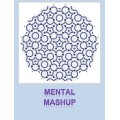 Mental Mashup by Ken Muller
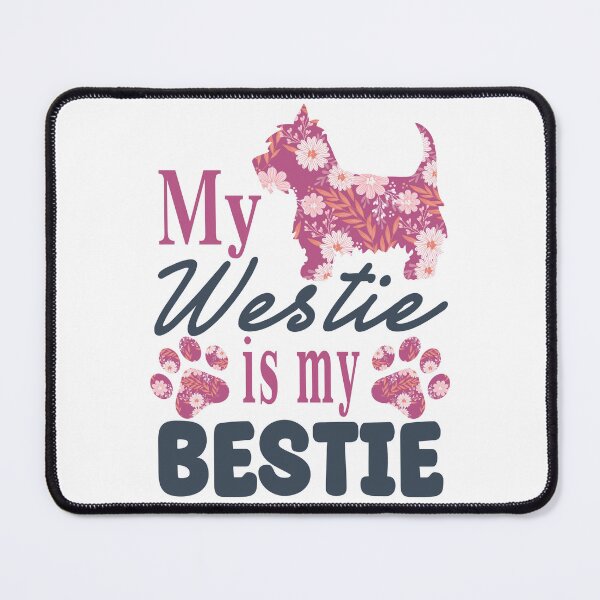 Item preview, My Westie is my Bestie, dog owner gift pink designed and sold by Stitches Designs.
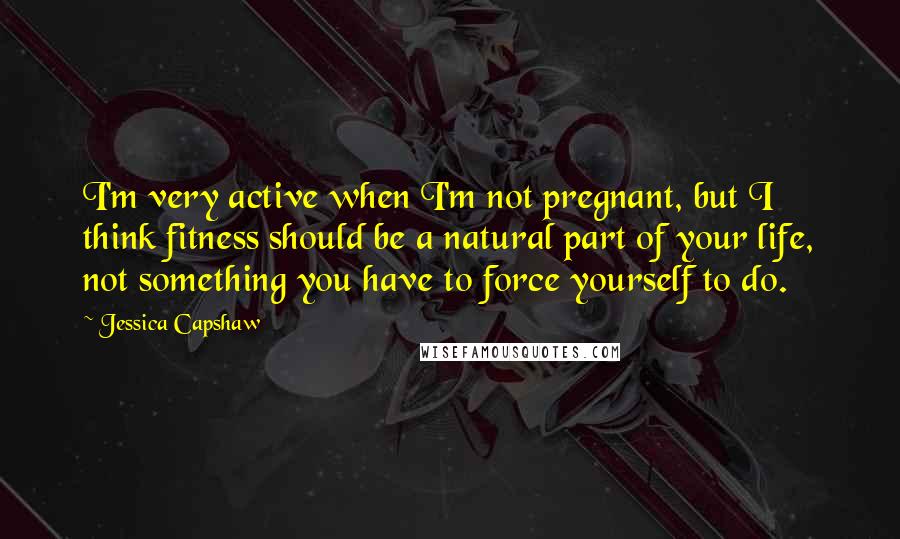 Jessica Capshaw Quotes: I'm very active when I'm not pregnant, but I think fitness should be a natural part of your life, not something you have to force yourself to do.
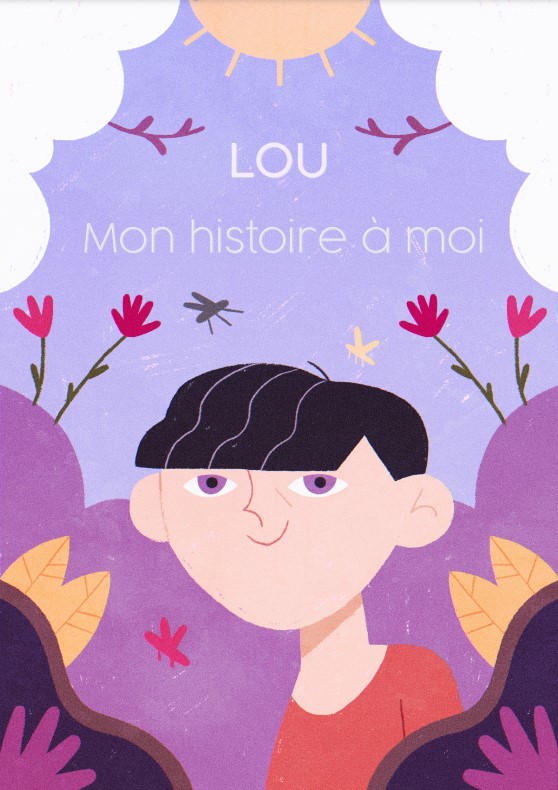 Mon histoire à moi - Lou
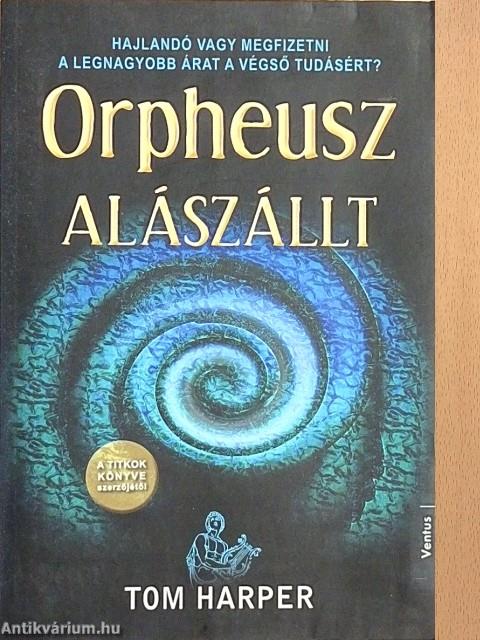 Orpheusz alászállt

══════════

Your response should reproduce the entire listing verbatim, minus the pictures.

 Mental Mashup by Ken Muller
 Item preview, My Westie is my Bestie, dog owner gift pink designed and sold by Stitches Designs.
 Jessica Capshaw Quotes: I'm very active when I'm not pregnant, but I think fitness should be a natural part of your life, not something you have to force yourself to do.
 Mon histoire à moi - Lou
 Orpheusz alászállt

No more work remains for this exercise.